*** Opening of SUPPLIED INFORMATION ***

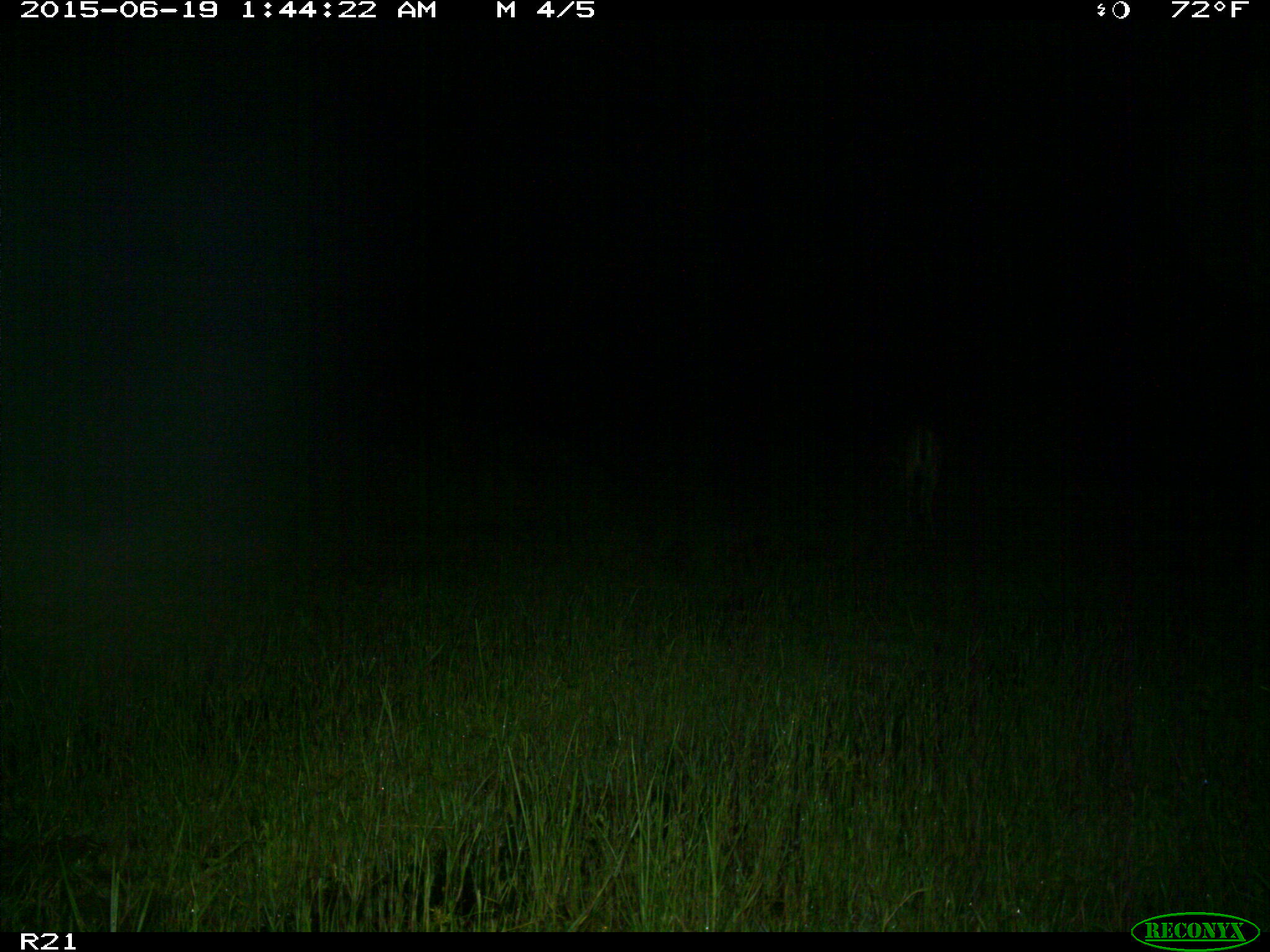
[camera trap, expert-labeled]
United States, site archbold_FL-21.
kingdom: Animalia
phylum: Chordata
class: Mammalia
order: Artiodactyla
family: Cervidae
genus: Odocoileus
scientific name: Odocoileus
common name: deer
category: unidentified deer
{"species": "unidentified deer (deer) (Odocoileus)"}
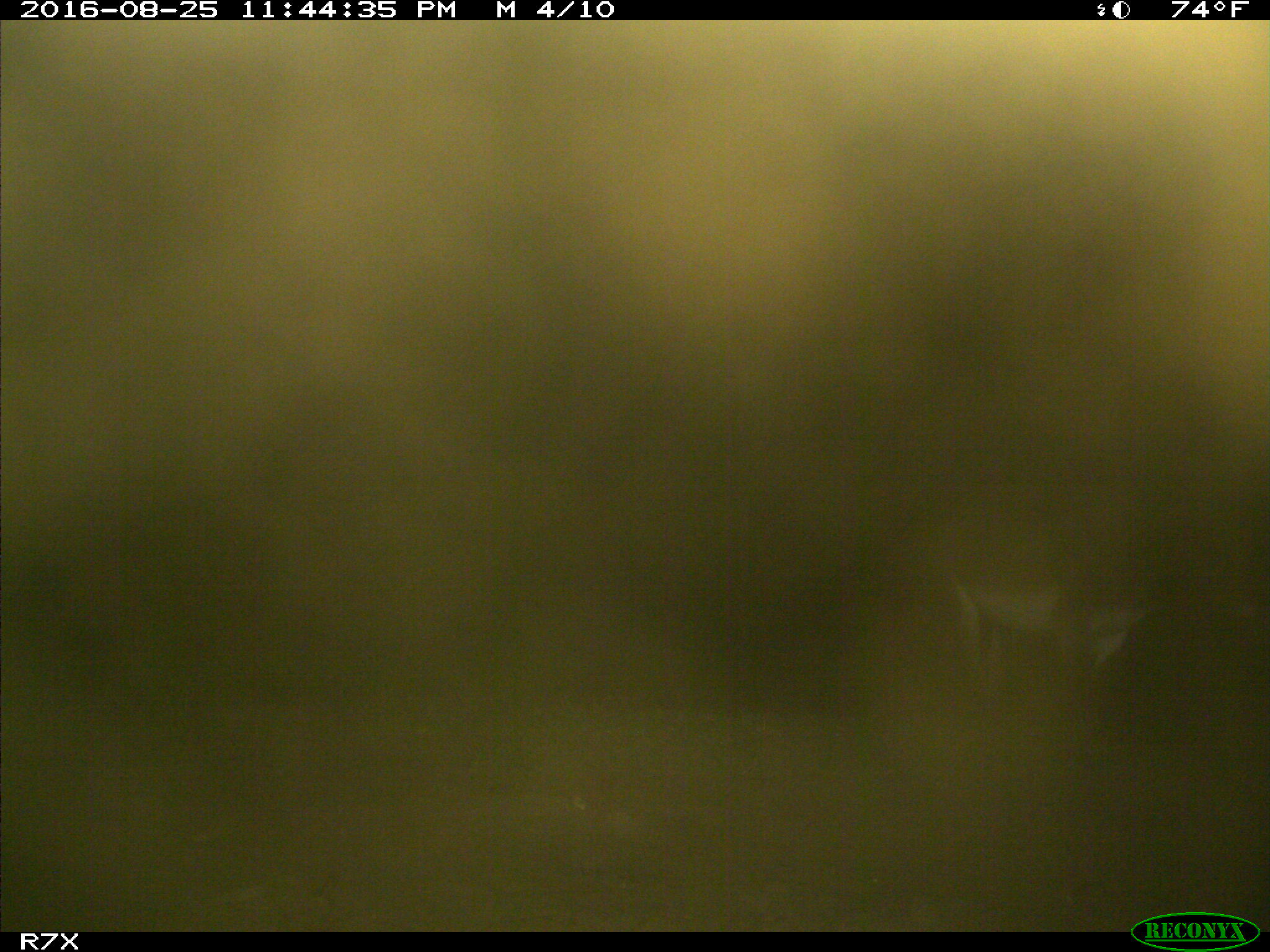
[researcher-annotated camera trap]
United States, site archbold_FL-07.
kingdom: Animalia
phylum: Chordata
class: Mammalia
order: Perissodactyla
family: Equidae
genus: Equus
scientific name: Equus africanus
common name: african wild ass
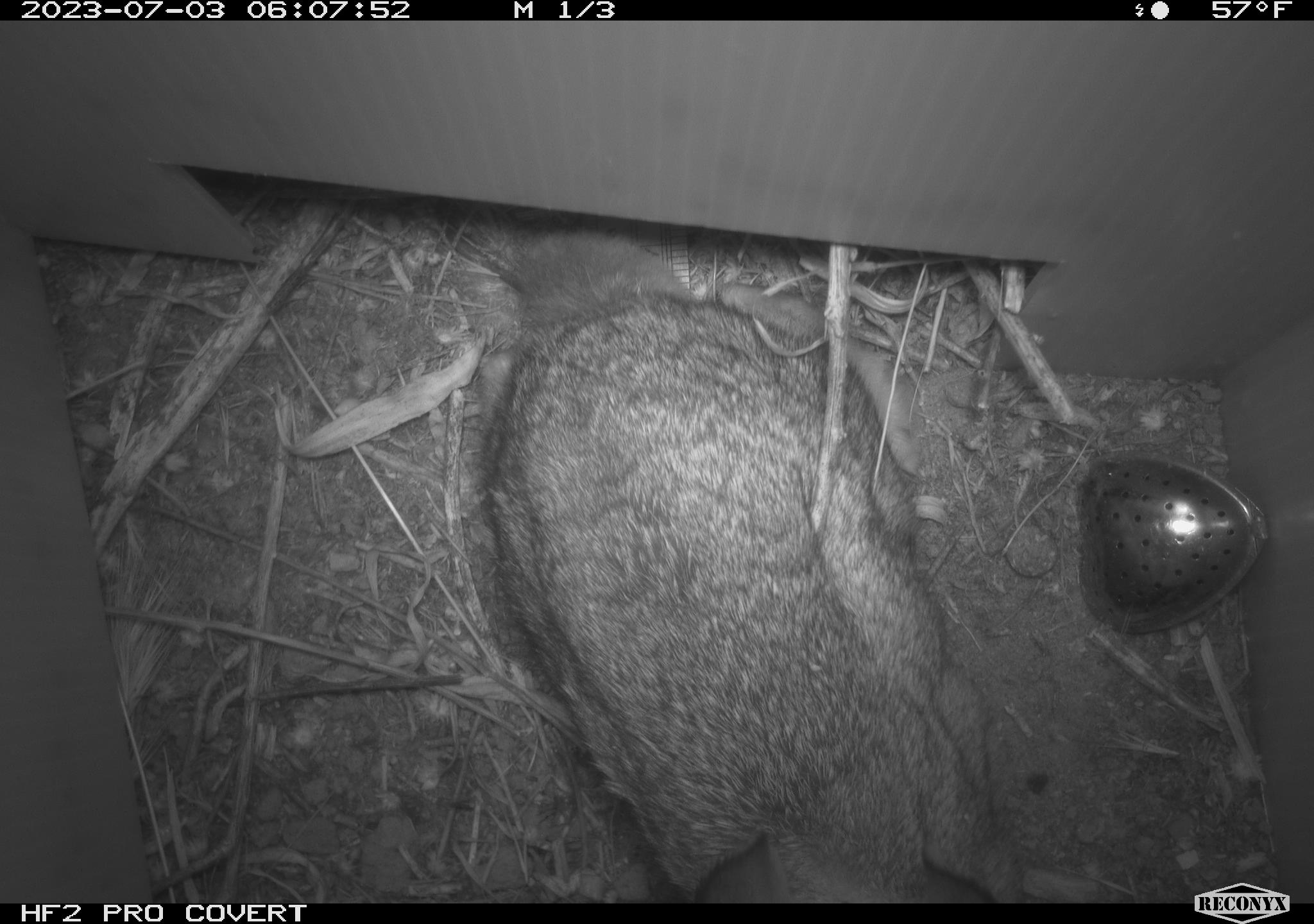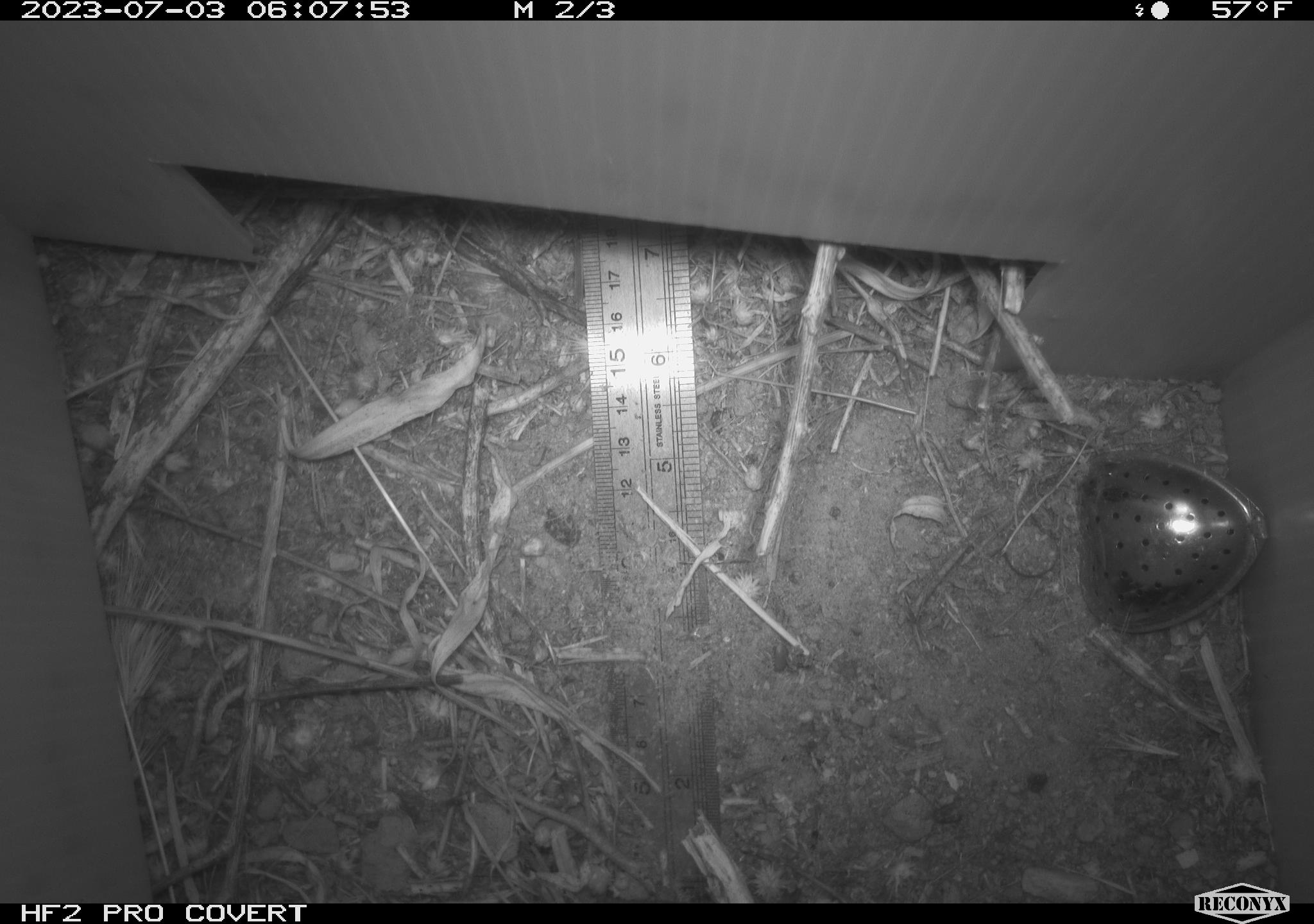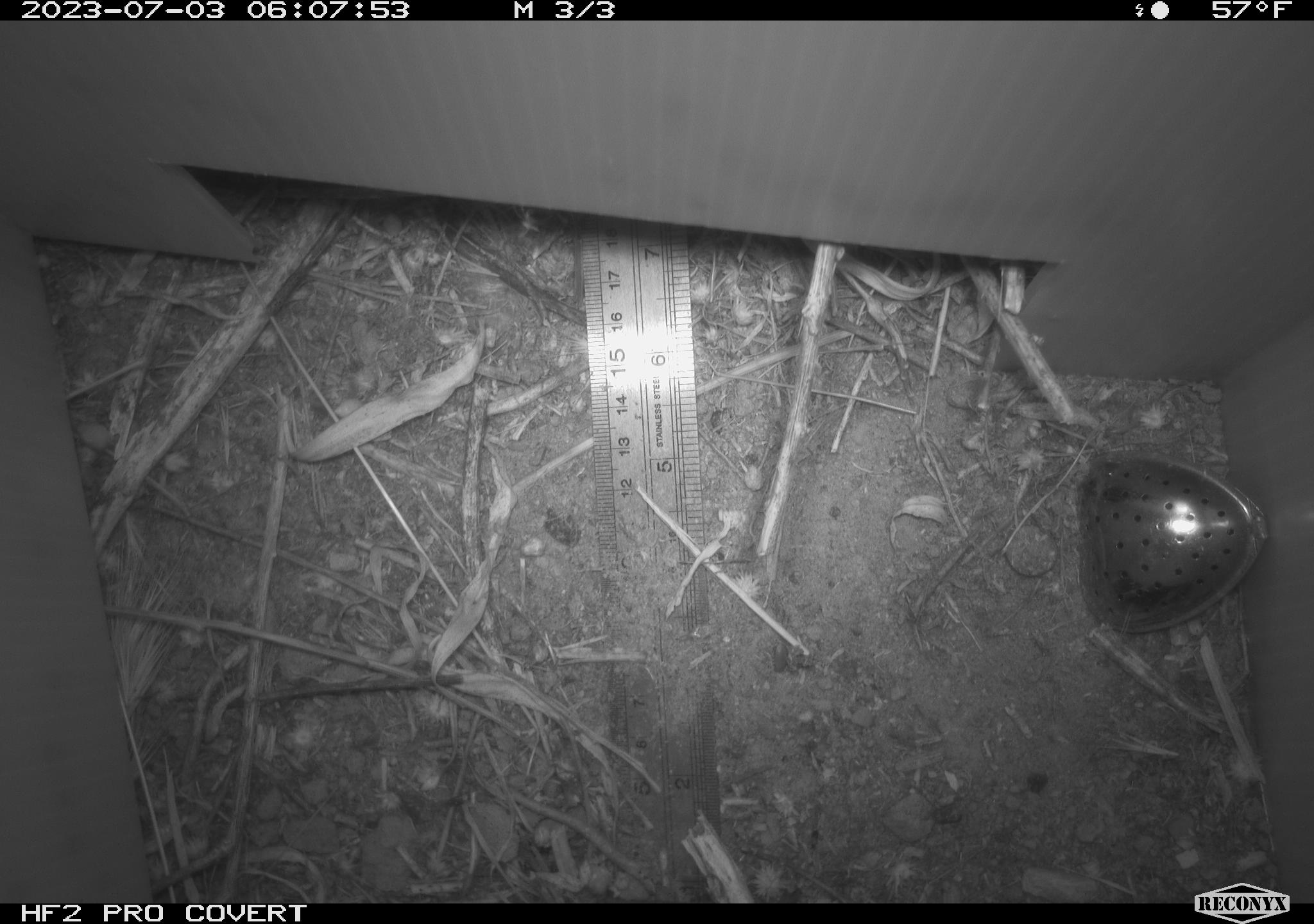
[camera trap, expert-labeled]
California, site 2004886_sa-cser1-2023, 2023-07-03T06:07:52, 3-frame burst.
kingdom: Animalia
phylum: Chordata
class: Mammalia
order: Lagomorpha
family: Leporidae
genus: Sylvilagus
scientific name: Sylvilagus bachmani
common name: brush rabbit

*** Close of SUPPLIED INFORMATION ***

__EXERCISE DESCRIPTION__.
Pictures aren't part of the copy; return each record above exactly.

__OUTPUT OF THE TASK__.
[camera trap, expert-labeled]
United States, site archbold_FL-21.
kingdom: Animalia
phylum: Chordata
class: Mammalia
order: Artiodactyla
family: Cervidae
genus: Odocoileus
scientific name: Odocoileus
common name: deer
category: unidentified deer
{"species": "unidentified deer (deer) (Odocoileus)"}
[researcher-annotated camera trap]
United States, site archbold_FL-07.
kingdom: Animalia
phylum: Chordata
class: Mammalia
order: Perissodactyla
family: Equidae
genus: Equus
scientific name: Equus africanus
common name: african wild ass
[camera trap, expert-labeled]
California, site 2004886_sa-cser1-2023, 2023-07-03T06:07:52, 3-frame burst.
kingdom: Animalia
phylum: Chordata
class: Mammalia
order: Lagomorpha
family: Leporidae
genus: Sylvilagus
scientific name: Sylvilagus bachmani
common name: brush rabbit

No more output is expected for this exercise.